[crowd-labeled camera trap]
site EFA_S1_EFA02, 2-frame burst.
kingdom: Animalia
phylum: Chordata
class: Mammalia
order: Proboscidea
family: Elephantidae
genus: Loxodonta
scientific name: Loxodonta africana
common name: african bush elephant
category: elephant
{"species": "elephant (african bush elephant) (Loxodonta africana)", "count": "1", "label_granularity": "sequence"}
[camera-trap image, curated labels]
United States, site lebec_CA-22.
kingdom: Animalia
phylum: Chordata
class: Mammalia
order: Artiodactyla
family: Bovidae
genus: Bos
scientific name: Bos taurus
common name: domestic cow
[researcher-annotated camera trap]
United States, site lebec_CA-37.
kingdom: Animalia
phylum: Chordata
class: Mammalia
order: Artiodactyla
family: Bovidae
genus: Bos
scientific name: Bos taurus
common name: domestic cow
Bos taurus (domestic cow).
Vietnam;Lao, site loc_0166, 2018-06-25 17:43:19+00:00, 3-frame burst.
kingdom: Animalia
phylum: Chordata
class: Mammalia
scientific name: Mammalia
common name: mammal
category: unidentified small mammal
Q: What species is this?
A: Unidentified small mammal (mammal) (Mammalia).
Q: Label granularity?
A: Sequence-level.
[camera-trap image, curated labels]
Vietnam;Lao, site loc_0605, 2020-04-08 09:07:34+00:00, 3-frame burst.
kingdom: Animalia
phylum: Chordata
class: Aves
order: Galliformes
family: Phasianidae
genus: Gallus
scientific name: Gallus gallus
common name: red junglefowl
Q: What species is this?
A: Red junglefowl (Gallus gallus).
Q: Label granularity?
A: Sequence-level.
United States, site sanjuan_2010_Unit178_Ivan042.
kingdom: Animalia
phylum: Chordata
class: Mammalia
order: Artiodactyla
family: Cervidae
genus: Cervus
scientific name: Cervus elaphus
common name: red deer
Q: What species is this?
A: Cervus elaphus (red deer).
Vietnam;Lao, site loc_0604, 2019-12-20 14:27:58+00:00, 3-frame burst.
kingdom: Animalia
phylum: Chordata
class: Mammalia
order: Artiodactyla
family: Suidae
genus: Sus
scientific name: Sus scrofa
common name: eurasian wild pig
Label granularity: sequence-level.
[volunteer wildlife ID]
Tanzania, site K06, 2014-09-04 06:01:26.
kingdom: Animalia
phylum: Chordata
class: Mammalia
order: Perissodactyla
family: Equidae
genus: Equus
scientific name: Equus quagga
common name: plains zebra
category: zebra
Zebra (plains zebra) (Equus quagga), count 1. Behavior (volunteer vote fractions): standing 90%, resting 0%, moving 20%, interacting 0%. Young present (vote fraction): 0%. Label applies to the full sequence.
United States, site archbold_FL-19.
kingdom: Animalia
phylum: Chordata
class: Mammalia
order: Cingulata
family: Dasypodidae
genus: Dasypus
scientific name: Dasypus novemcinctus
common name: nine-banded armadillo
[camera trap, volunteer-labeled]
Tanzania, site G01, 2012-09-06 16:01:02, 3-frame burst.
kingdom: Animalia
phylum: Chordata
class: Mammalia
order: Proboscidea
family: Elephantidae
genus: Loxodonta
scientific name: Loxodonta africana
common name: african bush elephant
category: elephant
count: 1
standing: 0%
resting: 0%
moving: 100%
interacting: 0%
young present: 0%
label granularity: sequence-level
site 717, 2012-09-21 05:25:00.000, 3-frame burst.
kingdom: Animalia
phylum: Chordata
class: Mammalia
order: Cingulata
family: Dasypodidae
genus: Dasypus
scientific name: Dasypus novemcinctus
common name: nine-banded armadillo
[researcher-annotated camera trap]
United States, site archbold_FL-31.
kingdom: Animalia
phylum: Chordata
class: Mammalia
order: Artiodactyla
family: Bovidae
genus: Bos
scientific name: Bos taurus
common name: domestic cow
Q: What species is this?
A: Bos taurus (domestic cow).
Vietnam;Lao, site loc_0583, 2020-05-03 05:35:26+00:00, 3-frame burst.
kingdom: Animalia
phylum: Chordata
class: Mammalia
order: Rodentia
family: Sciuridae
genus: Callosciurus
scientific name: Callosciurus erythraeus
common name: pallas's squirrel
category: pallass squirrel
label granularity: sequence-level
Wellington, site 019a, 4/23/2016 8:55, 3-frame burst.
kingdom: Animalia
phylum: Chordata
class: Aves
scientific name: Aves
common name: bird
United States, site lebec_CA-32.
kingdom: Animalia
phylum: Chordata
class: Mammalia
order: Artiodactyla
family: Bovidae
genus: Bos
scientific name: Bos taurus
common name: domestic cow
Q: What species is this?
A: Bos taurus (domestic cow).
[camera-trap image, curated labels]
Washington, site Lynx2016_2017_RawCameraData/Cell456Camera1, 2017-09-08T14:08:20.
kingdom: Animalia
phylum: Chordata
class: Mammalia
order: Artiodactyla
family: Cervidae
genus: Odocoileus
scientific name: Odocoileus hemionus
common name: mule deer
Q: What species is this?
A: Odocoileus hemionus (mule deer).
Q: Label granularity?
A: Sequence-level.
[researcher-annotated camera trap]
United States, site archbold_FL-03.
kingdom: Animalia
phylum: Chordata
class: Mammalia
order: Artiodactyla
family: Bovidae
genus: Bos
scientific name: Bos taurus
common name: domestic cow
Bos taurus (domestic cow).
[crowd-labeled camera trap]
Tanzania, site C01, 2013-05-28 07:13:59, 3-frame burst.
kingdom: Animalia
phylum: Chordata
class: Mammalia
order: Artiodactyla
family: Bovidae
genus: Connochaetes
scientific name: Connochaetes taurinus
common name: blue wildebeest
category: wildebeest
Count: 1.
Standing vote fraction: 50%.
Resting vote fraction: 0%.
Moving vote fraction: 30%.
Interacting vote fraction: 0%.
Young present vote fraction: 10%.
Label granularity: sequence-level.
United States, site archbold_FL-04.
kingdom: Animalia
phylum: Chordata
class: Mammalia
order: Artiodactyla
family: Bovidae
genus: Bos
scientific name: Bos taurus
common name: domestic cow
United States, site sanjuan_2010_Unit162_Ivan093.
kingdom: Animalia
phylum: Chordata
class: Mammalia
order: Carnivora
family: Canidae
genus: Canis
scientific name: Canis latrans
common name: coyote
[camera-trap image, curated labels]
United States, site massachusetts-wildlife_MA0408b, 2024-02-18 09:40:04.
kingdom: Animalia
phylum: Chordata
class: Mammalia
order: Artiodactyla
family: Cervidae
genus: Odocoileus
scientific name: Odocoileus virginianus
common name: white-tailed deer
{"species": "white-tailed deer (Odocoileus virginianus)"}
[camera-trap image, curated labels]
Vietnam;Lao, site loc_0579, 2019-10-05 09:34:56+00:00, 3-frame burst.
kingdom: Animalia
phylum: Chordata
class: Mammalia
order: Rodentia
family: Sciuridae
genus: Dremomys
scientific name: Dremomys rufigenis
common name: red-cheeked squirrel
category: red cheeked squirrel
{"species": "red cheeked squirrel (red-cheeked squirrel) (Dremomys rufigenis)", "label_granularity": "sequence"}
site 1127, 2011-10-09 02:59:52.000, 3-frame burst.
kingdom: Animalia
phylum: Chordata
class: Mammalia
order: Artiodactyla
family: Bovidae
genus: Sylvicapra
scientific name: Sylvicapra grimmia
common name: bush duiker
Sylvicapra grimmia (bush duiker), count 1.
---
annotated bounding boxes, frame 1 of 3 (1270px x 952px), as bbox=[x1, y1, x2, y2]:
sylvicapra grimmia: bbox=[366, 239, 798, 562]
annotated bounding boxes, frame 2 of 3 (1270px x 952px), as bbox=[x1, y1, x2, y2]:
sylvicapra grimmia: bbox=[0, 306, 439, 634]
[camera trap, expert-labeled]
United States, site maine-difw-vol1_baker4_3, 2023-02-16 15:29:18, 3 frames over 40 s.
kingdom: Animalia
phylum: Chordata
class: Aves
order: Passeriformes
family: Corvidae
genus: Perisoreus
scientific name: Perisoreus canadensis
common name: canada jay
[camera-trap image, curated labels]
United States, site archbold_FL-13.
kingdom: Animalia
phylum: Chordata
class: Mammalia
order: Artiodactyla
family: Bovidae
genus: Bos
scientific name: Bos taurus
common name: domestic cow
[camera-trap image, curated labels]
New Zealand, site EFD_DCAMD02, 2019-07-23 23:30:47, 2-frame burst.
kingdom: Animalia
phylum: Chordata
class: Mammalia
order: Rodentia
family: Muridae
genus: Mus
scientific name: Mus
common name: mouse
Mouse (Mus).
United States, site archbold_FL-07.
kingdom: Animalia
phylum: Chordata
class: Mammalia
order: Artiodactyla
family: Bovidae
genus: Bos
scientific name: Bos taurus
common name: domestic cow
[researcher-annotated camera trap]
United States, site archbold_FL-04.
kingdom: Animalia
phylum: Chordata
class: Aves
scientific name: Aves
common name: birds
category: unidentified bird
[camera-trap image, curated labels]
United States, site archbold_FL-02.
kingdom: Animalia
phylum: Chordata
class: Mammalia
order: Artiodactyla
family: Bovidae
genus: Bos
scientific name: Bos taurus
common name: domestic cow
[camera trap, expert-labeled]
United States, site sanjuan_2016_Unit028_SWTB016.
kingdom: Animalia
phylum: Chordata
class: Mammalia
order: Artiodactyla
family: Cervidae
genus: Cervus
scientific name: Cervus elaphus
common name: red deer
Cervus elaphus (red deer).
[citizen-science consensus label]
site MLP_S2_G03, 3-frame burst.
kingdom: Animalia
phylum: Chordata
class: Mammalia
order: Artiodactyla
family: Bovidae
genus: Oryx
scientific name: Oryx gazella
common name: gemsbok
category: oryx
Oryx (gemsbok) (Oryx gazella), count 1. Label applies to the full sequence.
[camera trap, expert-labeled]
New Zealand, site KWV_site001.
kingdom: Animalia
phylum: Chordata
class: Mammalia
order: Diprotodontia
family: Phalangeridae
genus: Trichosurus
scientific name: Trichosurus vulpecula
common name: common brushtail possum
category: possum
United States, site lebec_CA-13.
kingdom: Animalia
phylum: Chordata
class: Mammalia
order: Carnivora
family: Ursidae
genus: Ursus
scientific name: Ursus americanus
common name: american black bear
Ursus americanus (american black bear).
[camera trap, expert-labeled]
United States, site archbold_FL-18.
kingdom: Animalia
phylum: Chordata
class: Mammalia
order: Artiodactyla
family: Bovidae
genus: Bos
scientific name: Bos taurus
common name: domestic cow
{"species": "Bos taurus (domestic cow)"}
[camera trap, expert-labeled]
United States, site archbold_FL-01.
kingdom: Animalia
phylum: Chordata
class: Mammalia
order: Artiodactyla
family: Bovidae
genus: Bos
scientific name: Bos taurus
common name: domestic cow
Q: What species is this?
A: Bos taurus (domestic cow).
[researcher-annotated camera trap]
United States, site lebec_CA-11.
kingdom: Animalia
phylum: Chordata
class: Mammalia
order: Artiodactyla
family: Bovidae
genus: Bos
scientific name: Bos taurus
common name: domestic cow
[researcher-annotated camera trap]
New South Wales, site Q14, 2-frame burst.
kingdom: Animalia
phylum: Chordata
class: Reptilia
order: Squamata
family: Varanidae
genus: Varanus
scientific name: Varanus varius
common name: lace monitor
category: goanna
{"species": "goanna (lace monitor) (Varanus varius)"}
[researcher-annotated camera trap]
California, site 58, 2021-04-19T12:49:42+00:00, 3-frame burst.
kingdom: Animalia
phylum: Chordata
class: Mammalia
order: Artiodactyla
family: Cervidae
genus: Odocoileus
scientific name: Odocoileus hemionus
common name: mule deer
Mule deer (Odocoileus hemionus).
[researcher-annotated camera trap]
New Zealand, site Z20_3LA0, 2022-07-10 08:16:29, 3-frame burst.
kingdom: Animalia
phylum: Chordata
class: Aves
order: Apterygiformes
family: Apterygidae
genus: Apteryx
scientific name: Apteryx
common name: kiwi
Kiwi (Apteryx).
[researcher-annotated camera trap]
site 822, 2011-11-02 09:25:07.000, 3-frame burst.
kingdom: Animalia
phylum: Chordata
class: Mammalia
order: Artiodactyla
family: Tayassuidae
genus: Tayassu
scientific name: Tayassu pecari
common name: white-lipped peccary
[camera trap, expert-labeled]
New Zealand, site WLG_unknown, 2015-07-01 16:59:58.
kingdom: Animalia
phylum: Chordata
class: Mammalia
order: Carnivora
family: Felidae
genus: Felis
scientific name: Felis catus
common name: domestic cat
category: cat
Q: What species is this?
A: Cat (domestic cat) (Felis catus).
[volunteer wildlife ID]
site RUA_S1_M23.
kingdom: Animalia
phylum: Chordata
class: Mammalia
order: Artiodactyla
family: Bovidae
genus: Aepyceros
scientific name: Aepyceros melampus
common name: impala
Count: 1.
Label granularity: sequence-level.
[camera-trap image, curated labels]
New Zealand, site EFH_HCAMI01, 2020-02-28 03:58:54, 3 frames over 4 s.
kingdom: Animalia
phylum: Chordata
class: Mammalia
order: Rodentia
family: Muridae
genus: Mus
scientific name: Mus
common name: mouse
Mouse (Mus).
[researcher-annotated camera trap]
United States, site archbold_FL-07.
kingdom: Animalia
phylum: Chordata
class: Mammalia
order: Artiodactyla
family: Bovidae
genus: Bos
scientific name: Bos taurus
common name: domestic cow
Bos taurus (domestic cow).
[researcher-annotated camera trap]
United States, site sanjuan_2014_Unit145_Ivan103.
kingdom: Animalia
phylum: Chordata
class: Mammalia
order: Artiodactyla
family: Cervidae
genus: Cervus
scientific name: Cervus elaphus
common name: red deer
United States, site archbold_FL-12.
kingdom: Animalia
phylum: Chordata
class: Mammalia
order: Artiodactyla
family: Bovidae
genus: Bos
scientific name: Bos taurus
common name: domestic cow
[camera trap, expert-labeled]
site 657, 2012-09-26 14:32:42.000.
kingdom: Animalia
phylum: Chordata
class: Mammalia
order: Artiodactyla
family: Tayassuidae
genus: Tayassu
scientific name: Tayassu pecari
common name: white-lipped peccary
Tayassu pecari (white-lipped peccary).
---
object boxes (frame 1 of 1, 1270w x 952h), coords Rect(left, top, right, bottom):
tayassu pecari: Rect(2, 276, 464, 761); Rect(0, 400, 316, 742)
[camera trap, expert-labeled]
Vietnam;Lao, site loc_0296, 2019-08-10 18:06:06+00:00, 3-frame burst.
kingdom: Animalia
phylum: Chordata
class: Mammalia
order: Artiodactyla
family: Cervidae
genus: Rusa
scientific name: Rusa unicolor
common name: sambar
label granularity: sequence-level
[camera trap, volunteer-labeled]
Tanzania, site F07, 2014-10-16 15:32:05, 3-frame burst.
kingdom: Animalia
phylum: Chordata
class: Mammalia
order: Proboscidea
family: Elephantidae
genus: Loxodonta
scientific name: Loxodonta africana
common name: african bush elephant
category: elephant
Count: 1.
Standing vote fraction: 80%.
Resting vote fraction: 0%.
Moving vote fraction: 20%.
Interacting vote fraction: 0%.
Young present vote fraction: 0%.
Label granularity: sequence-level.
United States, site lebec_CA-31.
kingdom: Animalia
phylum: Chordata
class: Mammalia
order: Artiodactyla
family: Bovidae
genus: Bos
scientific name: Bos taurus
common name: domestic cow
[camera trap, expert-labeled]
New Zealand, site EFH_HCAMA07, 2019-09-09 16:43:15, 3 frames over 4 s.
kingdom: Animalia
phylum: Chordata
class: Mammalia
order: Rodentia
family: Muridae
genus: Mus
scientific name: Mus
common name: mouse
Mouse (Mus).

· · ·

* PROMPT:
Your answer is the line containing "common name: sambar" plus every line after it through the end of the entries, given again exactly and alone.

* SOLVED EXERCISE:
common name: sambar
label granularity: sequence-level
[camera trap, volunteer-labeled]
Tanzania, site F07, 2014-10-16 15:32:05, 3-frame burst.
kingdom: Animalia
phylum: Chordata
class: Mammalia
order: Proboscidea
family: Elephantidae
genus: Loxodonta
scientific name: Loxodonta africana
common name: african bush elephant
category: elephant
Count: 1.
Standing vote fraction: 80%.
Resting vote fraction: 0%.
Moving vote fraction: 20%.
Interacting vote fraction: 0%.
Young present vote fraction: 0%.
Label granularity: sequence-level.
United States, site lebec_CA-31.
kingdom: Animalia
phylum: Chordata
class: Mammalia
order: Artiodactyla
family: Bovidae
genus: Bos
scientific name: Bos taurus
common name: domestic cow
[camera trap, expert-labeled]
New Zealand, site EFH_HCAMA07, 2019-09-09 16:43:15, 3 frames over 4 s.
kingdom: Animalia
phylum: Chordata
class: Mammalia
order: Rodentia
family: Muridae
genus: Mus
scientific name: Mus
common name: mouse
Mouse (Mus).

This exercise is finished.